YOUR TASK:
Reproduce every line below character for character, omitting the pictures.

[Start of section]

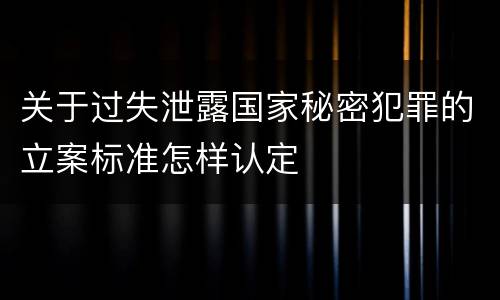 关于过失泄露国家秘密犯罪的立案标准怎样认定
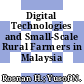 Digital Technologies and Small-Scale Rural Farmers in Malaysia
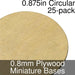 Miniature Bases, Circular, 0.875inch, 0.8mm Plywood (25)-Miniature Bases-LITKO Game Accessories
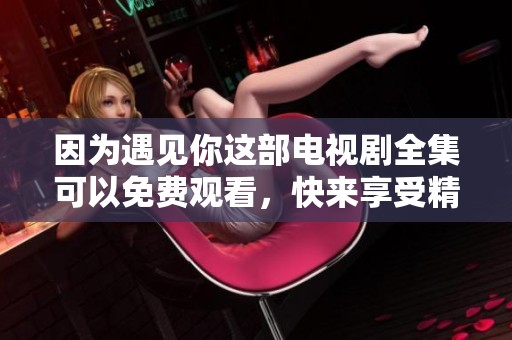 因为遇见你这部电视剧全集可以免费观看，快来享受精彩剧情吧！
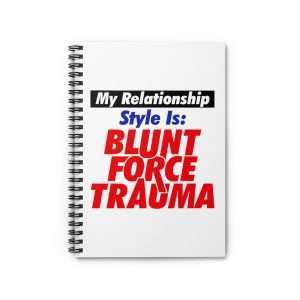 Spiral Notebook - Ruled Line - My Relationship Style Is: BLUNT FORCE TRAUMA
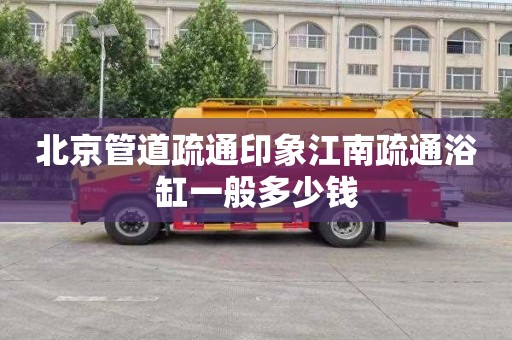 北京管道疏通印象江南疏通浴缸一般多少钱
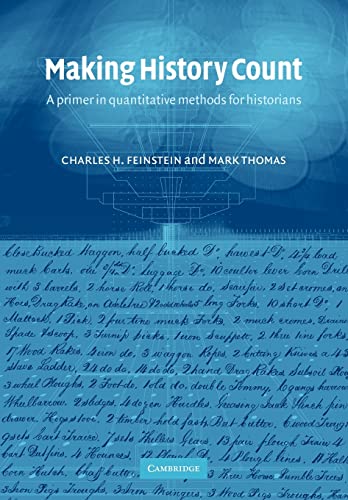 Imagen de archivo de Making History Count: A Primer in Quantitative Methods for Historians a la venta por More Than Words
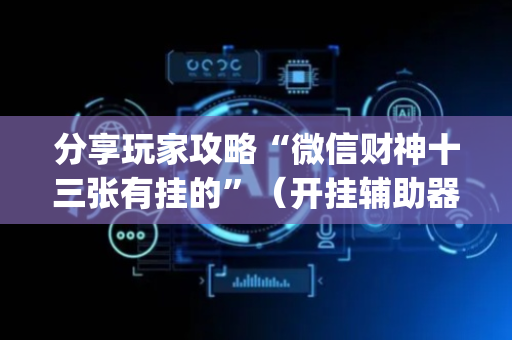 分享玩家攻略“微信财神十三张有挂的”（开挂辅助器插件)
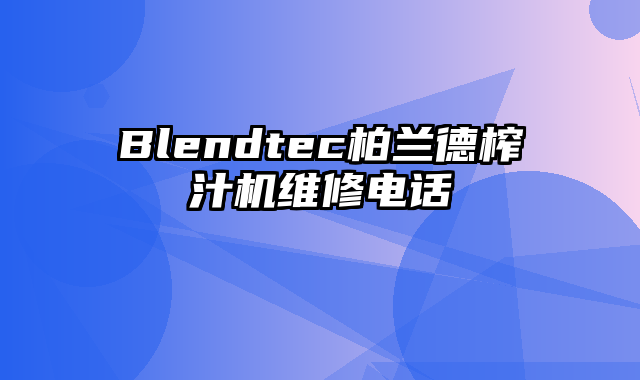 Blendtec柏兰德榨汁机维修电话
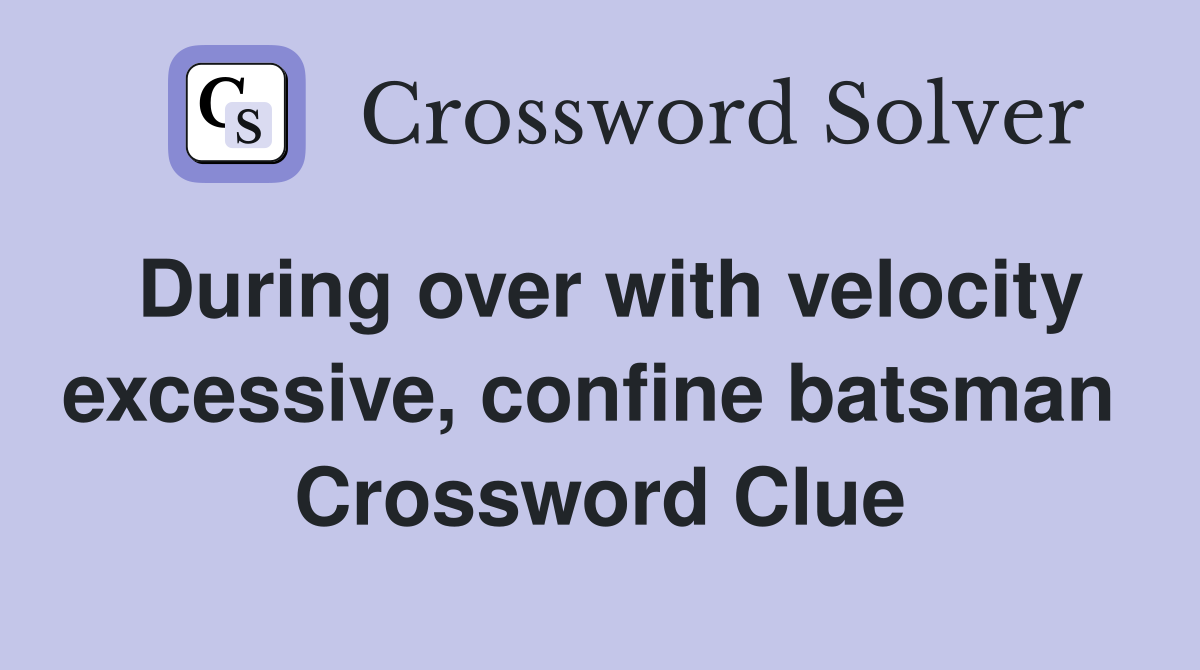 During over with velocity excessive, confine batsman  Crossword Clue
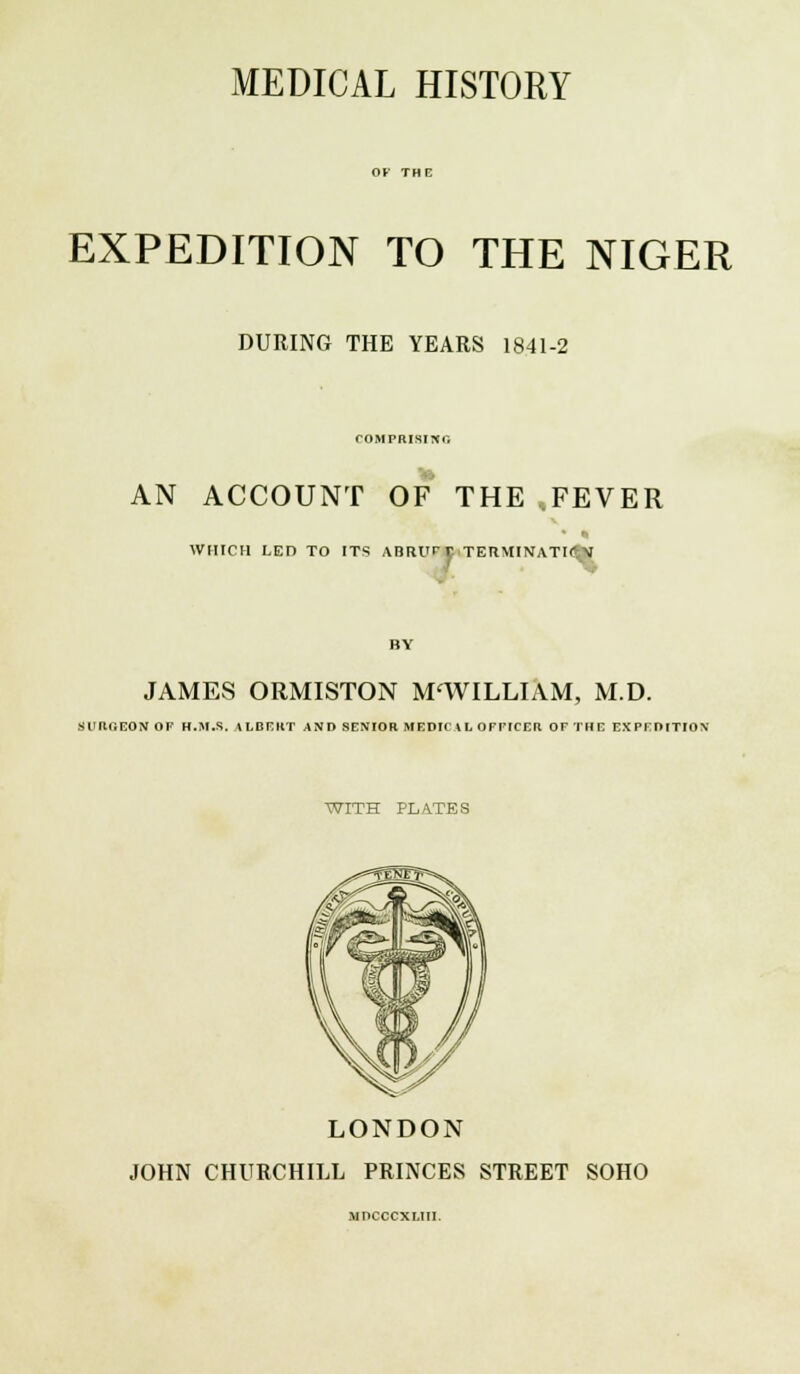 MEDICAL HISTORY EXPEDITION TO THE NIGER DURING THE YEARS 1841-2 COMPRISING AN ACCOUNT OF THE FEVER WHICH LED TO ITS ABRUPT TER\lINATI<Jfc\ JAMES ORMISTON M'WILLIAM, M.D. sunr.EONOF h.m.s. albert and senior medic \l officer ofthe expedition WITH PLATES LONDON JOHN CHURCHILL PRINCES STREET SOHO MDCCCXI.III.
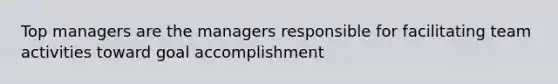 Top managers are the managers responsible for facilitating team activities toward goal accomplishment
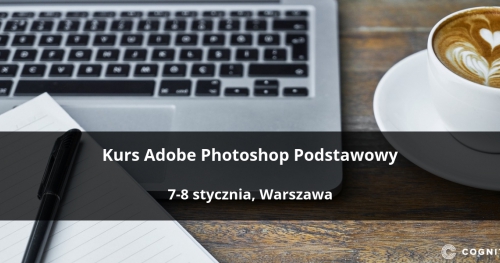 Kurs Photoshop Podstawowy - Warszawa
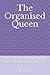 The Organised Queen: Use th...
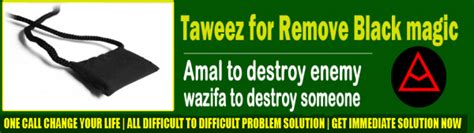 Taweez To Remove The Black Magic Wazifa Dua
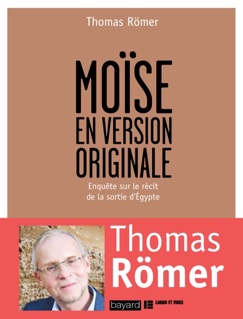 Moïse en version originale - Thomas Römer
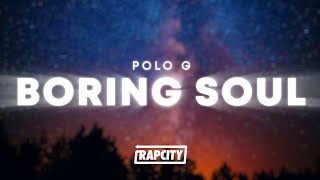 Polo G - Boring Soul (Lyrics)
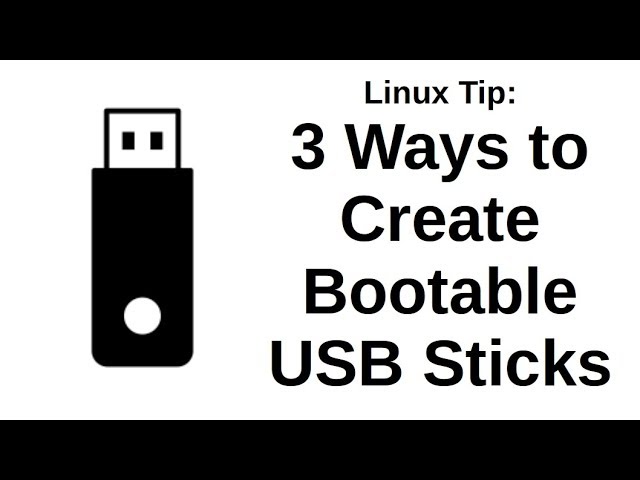 Linux Tip | 3 Ways to Create Bootable USB Sticks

[End of section]

RESPONSE FOR THIS EXERCISE:
 关于过失泄露国家秘密犯罪的立案标准怎样认定
 Digital Technologies and Small-Scale Rural Farmers in Malaysia
 Miniature Bases, Circular, 0.875inch, 0.8mm Plywood (25)-Miniature Bases-LITKO Game Accessories
 因为遇见你这部电视剧全集可以免费观看，快来享受精彩剧情吧！
 Spiral Notebook - Ruled Line - My Relationship Style Is: BLUNT FORCE TRAUMA
 北京管道疏通印象江南疏通浴缸一般多少钱
 Imagen de archivo de Making History Count: A Primer in Quantitative Methods for Historians a la venta por More Than Words
 分享玩家攻略“微信财神十三张有挂的”（开挂辅助器插件)
 Blendtec柏兰德榨汁机维修电话
 During over with velocity excessive, confine batsman  Crossword Clue
 MEDICAL HISTORY EXPEDITION TO THE NIGER DURING THE YEARS 1841-2 COMPRISING AN ACCOUNT OF THE FEVER WHICH LED TO ITS ABRUPT TER\lINATI<Jfc\ JAMES ORMISTON M'WILLIAM, M.D. sunr.EONOF h.m.s. albert and senior medic \l officer ofthe expedition WITH PLATES LONDON JOHN CHURCHILL PRINCES STREET SOHO MDCCCXI.III.
 Top managers are the managers responsible for facilitating team activities toward goal accomplishment
 Kurs Photoshop Podstawowy - Warszawa
 The Organised Queen: Use th...
 Taweez To Remove The Black Magic Wazifa Dua
 Moïse en version originale - Thomas Römer
 Polo G - Boring Soul (Lyrics)
 Linux Tip | 3 Ways to Create Bootable USB Sticks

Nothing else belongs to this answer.